青空の約束 ~先輩と私の初恋~




「何?そんなに見つめて」


「…え?み、見てないですよっ!この問題ですよね!えーっと…」


冷静を装い、気を取り直して教科書とノートに向き合う。


「今日は終わろ。また明日もあるし」


「そうですねっ」


テストまでの一週間はバイトも休みにしてもらい、みっちり先輩がテスト勉強に付き合ってくれることになった。

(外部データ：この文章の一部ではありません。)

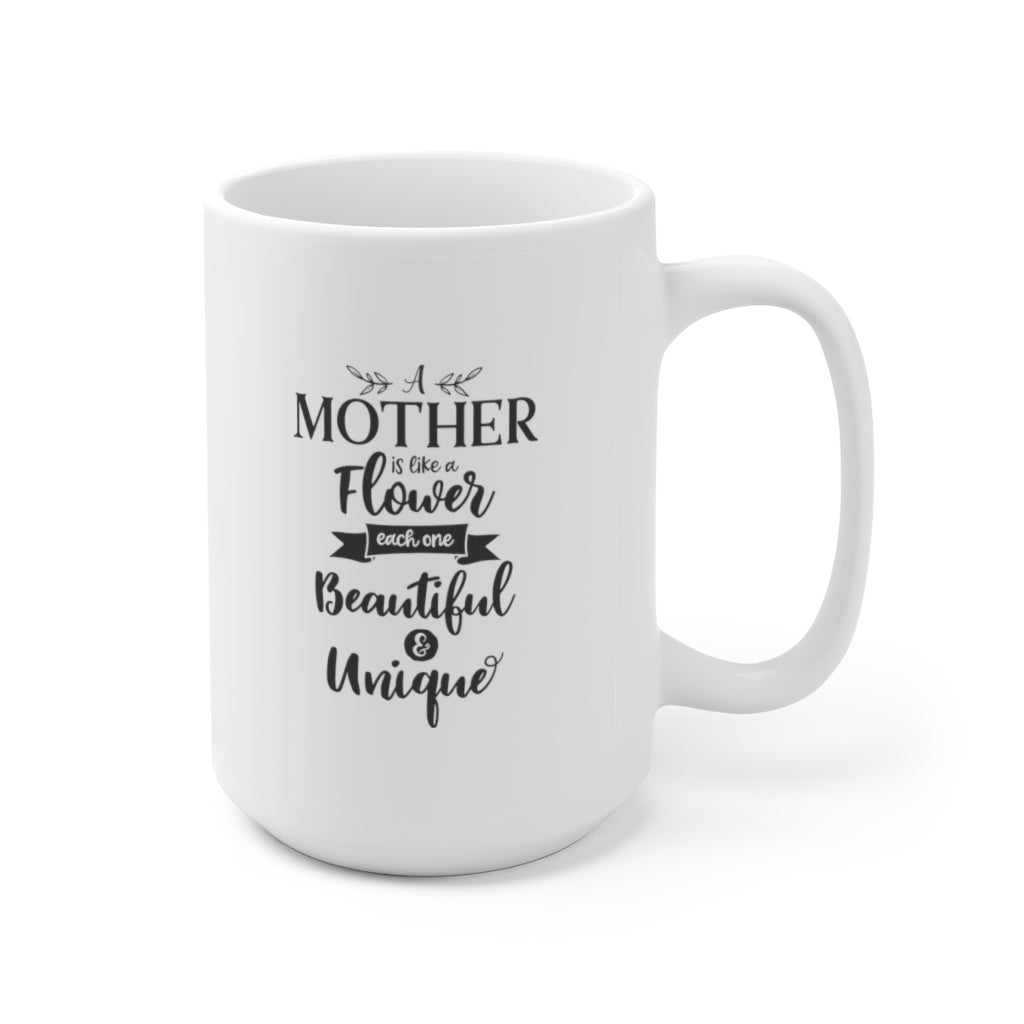 a mother is like a flower | mother's day gift | mother's day coffee mug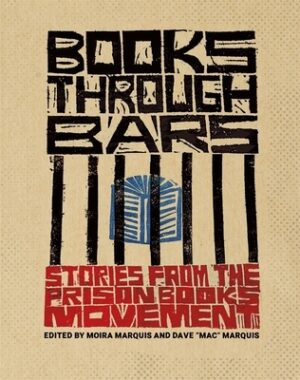 Books Through Bars: Stories from the Prison Books Movement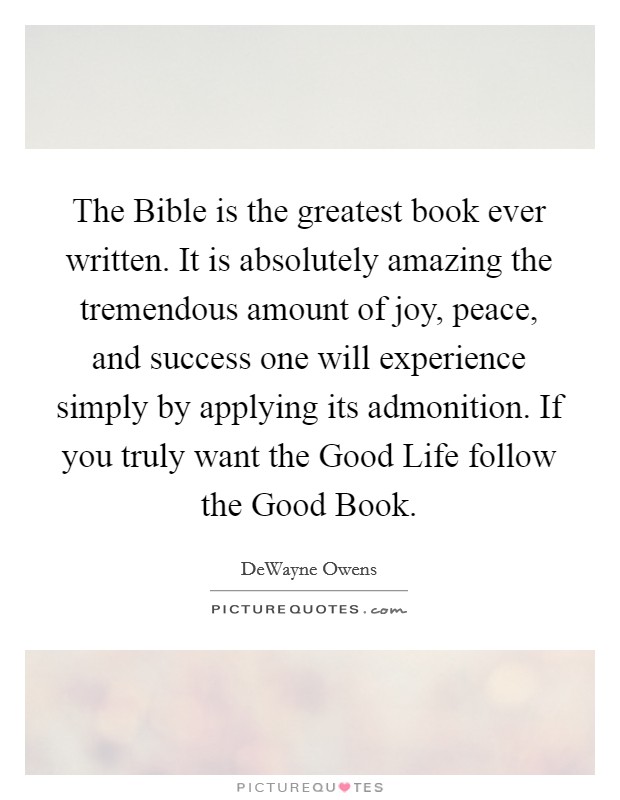 The Bible is the greatest book ever written. It is absolutely amazing the tremendous amount of joy, peace, and success one will experience simply by applying its admonition. If you truly want the Good Life follow the Good Book. Picture Quote #1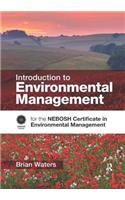 Introduction to Environmental Management: for the NEBOSH Certificate in Environmental Management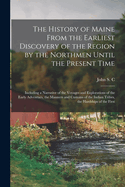 The History of Maine From the Earliest Discovery of the Region by the Northmen Until the Present Time: Including a Narrative of the Voyages and Explorations of the Early Adventues, the Manners and Customs of the Indian Tribes, the Hardships of the First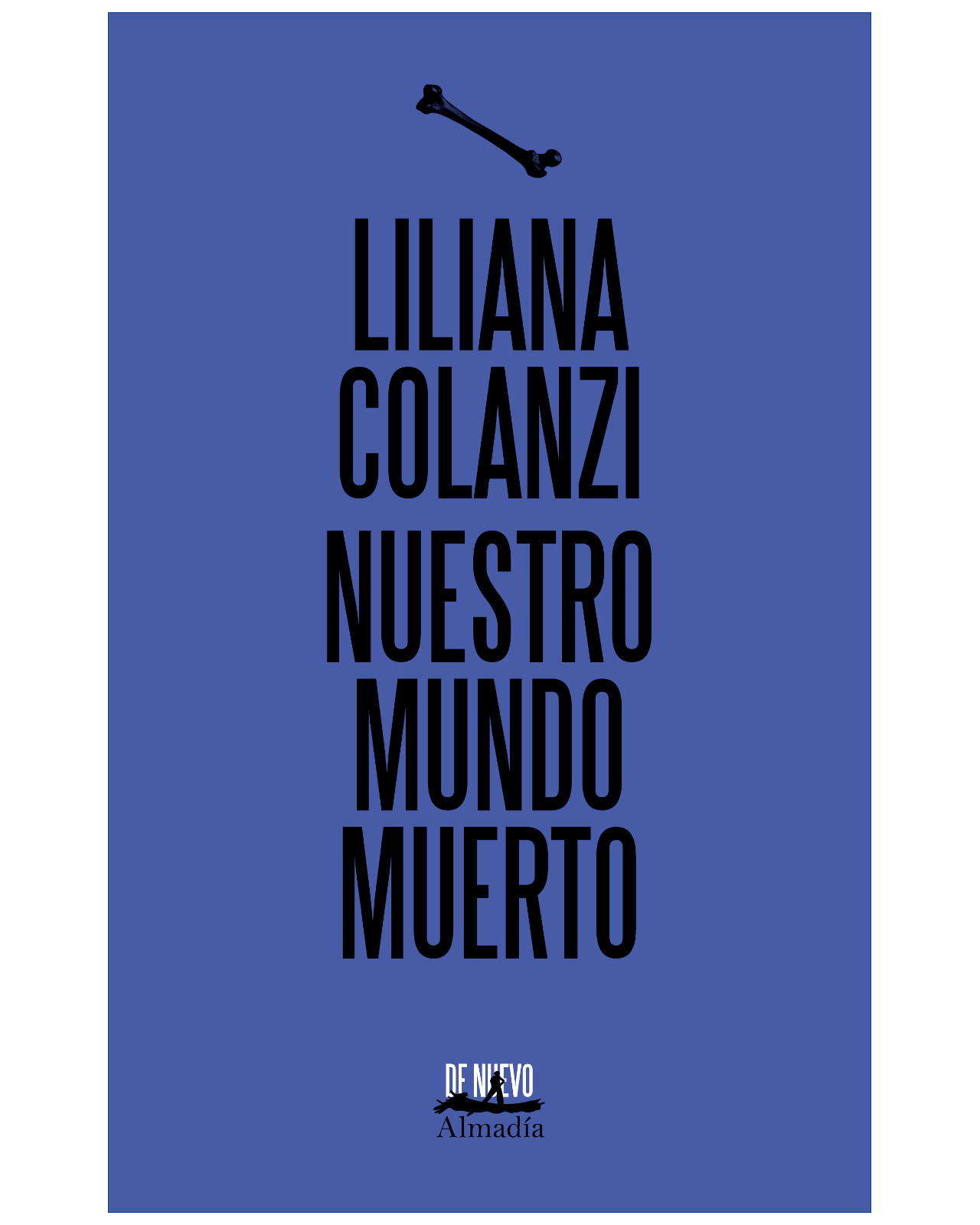 Foto 2 pulgar | Libro Nuestro Mundo Muerto Almadía Colanzi Liliana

" テストまで休みたいです "とは誰もが言いにくいこと。だが、先輩と一緒に勉強すると知った響子さんは快くOKしてくれた。


「先輩お腹空きませんか?」


「アイス」


「いいですね!アイス食べましょっ」


口数は少ないが、だんだん先輩のことがわかってきた気がする。

これが最近の私の嬉しいこと。


「先輩っていつも寝てるイメージだったんですけど頭良いんですね!」


「普通だよ」


「いや、すごいですよ!先生よりわかりやすかったです!」


「…フッ、大げさだから」


放課後、誰もいない校内を先輩と歩く。

二人だけの空間がこれから一週間続くんだ。そう思うとなぜか、誰も味わったことのない特別な体験をしているような感覚だった。